-------- Supplied passage --------

If the order of execution is c1,c2 then c1 increases A to 1200. c2 increases it to 1260. If the order of execution is c2,c1, then c2 increases A to 1250. c1 increases it to 1250. One server may have a value 1260 , while the other may have a value 1250.

To ensure consistent results, both servers need to agree on the order of execution. In other words, there needs to be consensus among the servers. You can have more then 2 servers and the same is true.

Paxos is a protocol for achieving consensus among a group of servers.

2.0 Paxos assumptions

A group of distributed servers communicating with each other.

Asynchronous communication

non byzantine : no devious unpredictable stuff

Messages can be lost.

A majority of servers are always available. So your system should have an odd number of server 3,5,7... so that a majority can be established. Common logic tells us that with an odd number of servers, any two majorities should have at least one overlapping member. This observation is critical to the correctness of the protocol.

Server can join or leave the system at any time.

3.0 What Paxos achieves

Reliable system with unreliable components.

Only one value may be chosen.

The value is chosen when it chosen by a majority of the servers.

Once a value is chosen, it cannot be changed.

This "one value" concept can be hard to understand for a first time reader. How is choosing just one value useful in solving any real world problems ? In reality , the value is likely to be a command that needs to be executed on the server. It could be command and data or both. Value is a simplification.

For this to be useful, the servers probably need consensus on not just one value but several values. That can be achieved by a minor extension to basic Paxos and will be discussed in a subsequent blog.

4.0 Actors in Paxos

Proposers propose a value to be chosen. Proposers are generally the ones handling client requests.

-------- Recorded information --------

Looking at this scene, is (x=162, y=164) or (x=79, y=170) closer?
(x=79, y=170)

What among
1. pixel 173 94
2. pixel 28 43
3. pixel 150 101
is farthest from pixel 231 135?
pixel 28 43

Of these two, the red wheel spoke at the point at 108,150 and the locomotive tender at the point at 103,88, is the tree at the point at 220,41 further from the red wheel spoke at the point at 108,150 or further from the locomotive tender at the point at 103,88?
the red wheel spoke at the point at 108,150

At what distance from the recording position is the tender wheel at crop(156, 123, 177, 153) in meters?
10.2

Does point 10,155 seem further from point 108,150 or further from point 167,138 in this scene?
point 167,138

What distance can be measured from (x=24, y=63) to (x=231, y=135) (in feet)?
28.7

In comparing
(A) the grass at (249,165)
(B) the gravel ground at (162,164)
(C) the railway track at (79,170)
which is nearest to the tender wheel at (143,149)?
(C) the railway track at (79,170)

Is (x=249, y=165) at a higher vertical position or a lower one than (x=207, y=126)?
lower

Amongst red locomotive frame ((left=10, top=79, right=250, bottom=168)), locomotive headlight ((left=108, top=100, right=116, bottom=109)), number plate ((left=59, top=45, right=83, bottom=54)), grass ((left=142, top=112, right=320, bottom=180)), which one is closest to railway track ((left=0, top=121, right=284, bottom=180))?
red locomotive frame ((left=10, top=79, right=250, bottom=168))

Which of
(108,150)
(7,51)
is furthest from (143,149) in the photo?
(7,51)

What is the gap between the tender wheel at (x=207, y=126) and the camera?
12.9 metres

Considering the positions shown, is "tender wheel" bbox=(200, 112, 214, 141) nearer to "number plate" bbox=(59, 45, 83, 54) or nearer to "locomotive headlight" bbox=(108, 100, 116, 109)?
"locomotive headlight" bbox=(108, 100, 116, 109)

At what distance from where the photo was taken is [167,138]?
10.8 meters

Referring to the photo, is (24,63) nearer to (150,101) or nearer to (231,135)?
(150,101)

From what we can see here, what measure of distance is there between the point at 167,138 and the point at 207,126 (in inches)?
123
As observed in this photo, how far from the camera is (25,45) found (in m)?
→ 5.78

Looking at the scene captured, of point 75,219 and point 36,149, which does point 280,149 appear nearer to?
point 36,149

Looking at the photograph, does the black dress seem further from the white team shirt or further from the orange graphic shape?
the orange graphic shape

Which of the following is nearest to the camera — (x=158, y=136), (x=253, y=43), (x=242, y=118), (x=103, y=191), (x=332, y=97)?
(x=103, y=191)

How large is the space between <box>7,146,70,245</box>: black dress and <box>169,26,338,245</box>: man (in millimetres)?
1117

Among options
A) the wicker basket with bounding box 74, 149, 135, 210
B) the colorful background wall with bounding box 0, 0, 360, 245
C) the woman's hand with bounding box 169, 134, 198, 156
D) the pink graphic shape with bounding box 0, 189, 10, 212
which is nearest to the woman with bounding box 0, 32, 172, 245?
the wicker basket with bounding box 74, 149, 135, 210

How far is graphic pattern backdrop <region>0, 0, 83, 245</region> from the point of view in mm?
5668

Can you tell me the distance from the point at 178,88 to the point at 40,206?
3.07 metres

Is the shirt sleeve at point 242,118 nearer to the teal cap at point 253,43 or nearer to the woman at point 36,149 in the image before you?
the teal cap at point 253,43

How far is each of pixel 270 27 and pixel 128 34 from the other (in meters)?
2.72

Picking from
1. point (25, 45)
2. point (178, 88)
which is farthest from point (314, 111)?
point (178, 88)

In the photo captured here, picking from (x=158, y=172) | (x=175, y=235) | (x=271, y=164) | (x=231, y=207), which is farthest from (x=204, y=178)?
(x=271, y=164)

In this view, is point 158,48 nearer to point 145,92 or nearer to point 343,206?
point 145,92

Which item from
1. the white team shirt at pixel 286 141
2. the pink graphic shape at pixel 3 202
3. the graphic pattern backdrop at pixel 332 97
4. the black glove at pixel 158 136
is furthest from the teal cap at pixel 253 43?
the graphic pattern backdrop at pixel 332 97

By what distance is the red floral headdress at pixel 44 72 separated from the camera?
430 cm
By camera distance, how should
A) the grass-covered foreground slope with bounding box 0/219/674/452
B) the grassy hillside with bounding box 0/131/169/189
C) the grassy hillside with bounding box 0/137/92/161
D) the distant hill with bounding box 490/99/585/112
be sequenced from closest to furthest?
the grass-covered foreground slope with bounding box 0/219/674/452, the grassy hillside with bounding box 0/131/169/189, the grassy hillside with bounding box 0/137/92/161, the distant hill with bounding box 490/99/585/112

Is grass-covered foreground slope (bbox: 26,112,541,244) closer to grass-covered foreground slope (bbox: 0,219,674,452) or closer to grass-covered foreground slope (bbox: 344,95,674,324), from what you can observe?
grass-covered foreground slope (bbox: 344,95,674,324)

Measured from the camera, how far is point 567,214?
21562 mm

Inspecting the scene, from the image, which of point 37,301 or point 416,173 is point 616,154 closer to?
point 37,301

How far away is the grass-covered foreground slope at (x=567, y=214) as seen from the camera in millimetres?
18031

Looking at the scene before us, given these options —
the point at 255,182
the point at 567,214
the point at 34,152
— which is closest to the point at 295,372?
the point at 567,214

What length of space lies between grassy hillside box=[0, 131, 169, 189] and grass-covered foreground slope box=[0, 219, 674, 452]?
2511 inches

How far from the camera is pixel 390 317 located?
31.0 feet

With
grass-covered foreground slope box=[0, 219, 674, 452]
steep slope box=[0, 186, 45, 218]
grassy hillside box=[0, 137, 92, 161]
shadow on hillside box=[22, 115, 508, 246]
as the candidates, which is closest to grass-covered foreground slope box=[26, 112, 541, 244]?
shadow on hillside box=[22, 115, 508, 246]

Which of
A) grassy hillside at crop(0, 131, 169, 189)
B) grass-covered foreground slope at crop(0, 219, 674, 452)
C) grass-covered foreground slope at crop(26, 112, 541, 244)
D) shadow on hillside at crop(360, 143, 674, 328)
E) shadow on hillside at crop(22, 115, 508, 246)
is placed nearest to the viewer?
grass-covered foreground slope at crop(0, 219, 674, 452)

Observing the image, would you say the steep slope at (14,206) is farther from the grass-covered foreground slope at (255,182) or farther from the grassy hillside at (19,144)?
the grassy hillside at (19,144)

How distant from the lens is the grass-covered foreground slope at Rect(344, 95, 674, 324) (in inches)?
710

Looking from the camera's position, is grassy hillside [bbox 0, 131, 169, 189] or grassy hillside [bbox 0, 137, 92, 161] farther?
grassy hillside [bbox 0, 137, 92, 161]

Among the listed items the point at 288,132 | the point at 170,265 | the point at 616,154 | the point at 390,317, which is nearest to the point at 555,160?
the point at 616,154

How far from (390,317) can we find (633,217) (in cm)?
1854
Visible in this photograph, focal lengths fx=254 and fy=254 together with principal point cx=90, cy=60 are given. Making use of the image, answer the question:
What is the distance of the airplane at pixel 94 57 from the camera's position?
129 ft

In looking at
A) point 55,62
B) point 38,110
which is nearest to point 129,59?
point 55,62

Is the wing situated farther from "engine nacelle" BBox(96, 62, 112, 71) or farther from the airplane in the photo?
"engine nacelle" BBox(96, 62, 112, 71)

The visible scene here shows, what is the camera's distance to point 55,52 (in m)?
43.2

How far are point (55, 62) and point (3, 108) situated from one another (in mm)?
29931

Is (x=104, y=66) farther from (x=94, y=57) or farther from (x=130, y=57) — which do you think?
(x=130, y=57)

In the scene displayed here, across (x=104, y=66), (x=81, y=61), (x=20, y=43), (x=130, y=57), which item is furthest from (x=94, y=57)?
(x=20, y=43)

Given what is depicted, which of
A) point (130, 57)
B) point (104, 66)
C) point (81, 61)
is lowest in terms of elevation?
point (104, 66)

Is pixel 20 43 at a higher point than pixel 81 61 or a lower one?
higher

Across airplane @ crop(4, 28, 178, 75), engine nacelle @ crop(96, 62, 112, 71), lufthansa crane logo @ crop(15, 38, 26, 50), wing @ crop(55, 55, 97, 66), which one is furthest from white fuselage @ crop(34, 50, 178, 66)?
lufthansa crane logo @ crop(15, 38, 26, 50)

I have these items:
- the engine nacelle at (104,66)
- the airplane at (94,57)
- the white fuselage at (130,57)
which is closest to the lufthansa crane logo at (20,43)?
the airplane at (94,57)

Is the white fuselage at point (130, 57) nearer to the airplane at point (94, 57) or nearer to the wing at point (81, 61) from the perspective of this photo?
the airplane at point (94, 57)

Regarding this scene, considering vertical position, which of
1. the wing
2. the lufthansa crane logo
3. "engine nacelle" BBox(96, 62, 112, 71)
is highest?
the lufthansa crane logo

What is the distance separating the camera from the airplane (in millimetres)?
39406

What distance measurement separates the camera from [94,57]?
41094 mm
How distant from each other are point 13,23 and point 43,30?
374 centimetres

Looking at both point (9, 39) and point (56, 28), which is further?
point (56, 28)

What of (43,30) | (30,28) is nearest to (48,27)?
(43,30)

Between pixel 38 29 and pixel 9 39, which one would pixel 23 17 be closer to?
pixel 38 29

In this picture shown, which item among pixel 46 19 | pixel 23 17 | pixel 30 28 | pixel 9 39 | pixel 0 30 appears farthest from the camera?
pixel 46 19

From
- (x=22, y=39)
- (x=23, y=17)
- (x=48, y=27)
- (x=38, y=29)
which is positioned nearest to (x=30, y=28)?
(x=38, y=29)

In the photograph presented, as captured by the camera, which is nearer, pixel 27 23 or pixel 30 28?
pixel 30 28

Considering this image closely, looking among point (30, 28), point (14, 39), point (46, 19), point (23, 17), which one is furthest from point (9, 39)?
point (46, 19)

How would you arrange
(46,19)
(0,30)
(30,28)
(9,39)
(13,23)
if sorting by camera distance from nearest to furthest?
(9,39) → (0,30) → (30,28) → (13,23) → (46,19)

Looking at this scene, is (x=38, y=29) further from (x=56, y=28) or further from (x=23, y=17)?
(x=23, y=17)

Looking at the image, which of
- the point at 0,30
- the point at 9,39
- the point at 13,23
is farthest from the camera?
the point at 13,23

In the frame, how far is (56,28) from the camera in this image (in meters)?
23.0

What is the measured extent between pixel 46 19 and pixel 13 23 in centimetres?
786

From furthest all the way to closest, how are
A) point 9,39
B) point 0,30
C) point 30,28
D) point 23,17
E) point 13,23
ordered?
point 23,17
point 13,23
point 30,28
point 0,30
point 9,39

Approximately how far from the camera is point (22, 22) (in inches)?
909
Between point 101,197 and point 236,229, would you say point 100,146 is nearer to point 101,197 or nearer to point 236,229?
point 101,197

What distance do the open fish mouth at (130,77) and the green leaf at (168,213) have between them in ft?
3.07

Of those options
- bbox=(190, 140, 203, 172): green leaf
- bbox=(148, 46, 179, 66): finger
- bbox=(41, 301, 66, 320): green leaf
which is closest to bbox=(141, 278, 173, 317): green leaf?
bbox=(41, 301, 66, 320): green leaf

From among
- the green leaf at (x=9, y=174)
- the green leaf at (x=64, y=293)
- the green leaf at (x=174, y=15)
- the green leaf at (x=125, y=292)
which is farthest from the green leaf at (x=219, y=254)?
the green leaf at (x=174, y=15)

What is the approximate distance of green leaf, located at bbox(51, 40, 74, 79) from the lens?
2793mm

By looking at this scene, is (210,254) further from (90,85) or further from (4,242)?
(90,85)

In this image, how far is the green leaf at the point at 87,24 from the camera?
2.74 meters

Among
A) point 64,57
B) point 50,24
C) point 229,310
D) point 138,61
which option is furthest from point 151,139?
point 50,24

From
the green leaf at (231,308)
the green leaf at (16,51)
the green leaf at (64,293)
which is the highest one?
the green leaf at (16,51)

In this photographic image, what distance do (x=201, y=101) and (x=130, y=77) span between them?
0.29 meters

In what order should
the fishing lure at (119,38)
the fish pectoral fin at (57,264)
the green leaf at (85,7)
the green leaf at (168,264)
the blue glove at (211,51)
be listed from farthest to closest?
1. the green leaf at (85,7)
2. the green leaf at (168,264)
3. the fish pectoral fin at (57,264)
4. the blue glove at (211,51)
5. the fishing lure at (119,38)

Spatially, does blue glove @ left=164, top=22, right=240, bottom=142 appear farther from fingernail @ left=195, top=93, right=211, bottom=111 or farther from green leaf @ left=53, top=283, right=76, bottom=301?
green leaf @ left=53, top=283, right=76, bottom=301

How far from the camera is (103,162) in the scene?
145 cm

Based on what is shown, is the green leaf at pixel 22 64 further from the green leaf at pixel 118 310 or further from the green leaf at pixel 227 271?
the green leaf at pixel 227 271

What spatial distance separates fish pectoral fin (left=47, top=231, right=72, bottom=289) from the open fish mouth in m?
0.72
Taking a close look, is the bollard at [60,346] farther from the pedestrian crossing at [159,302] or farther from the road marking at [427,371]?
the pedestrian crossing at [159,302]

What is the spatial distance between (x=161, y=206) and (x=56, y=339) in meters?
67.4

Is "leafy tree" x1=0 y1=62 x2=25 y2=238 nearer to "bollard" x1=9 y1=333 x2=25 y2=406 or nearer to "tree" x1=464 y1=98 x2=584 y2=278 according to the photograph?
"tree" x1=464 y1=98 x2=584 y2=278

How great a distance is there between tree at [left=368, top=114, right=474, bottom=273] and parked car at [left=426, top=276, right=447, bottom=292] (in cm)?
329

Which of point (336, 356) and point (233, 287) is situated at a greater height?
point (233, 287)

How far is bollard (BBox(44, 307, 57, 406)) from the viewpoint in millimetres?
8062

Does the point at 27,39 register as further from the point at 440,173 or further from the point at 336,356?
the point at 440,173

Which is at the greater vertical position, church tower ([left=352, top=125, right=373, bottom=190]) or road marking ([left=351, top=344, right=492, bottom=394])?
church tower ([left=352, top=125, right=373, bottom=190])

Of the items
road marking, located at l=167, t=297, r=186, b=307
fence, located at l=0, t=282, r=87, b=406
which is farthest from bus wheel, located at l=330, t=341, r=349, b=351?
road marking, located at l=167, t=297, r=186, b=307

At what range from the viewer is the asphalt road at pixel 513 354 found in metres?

--------

▶ [Tasks and exercises]:
a - What does the Paxos passage list under the heading "3.0 What Paxos achieves"?
b - Can you carry the Paxos passage forward from its last sentence, about proposers handling client requests?

▶ [Outputs by task]:
a -
- A reliable system with unreliable components.
- Only one value may be chosen.
- The value is chosen when a majority of the servers choose it.
- Once a value is chosen, it cannot be changed.

b -
Acceptors respond to proposers and can be part of the majority that lead to a value being chosen.

Learners learn the chosen value and may put it to some use.

In reality, a single server may function as all 3 and this is what we will assume

5.0 The protocol

(1) Proposer proposes a value (n,v) where n is a proposal number and v is a value.

(2) If an acceptor has not received any other proposal, it sends a response agreeing to not accept
any other proposals with number less than n.

If proposal number is less than what it has accepted or agreed to accept, it can ignore the proposal.

If it has other lower number proposals accepted with value v or any other v', it responds with the accepted proposal number and value v'.

The acceptor continues to do this with any subsequent proposal it receives. It must remember the highest proposal number it has. This is important because as described in step 5, it should never accept any lower numbered proposals.

(3)The proposer examines responses to its proposal.

If majority of acceptors responded with value v', then mean that v' is either chosen or has a good chance of being chosen. Proposer must take v' as value . If majority does not have value, it can stay with original v.

(4) Proposer sends accept message (n,v')

(5) When an acceptor receives an accept message (n,v) or (n,v') . It must accept the value if n is still the highest proposal it has.

Between step 2 and 5, other proposers could have send other proposals with number higher than n. If the acceptor has any such proposals, it cannot accept n.

In either case, it returns to the proposer, the highest proposal number it has.

(6) The proposer can use the proposal number in response from 5 to determine if its accept message is accepted. If the proposal number is the same as n, then it known that n is accepted.

Other wise the returned number  is that of the larger proposal number that is around. It has to go back to step 1 and start with new proposal number greater than this.

6.0 Notes

Proposals have order as indicated by n. Newer proposals override older proposals. If an acceptor has received proposal n. It can ignore all proposals less than n.

Proposal numbers need to be unique across proposers. 

Multiple rounds of propose and accept may be necessary before a majority for a chosen value is reached.

Once a value is chosen, future proposers will also have to choose that value. That is the only way we can get to one and only one value chosen.

Proposals are ordered. Older ones are ignored or rejected

7.0 Examples

In this section we go through some scenarios of  how the protocol works.

7.1 Case 1 :  Value chosen for the first time 

Figure 2 : Value chosen for first time

This is the most basic case of no value yet chosen and a value proposed for the first time.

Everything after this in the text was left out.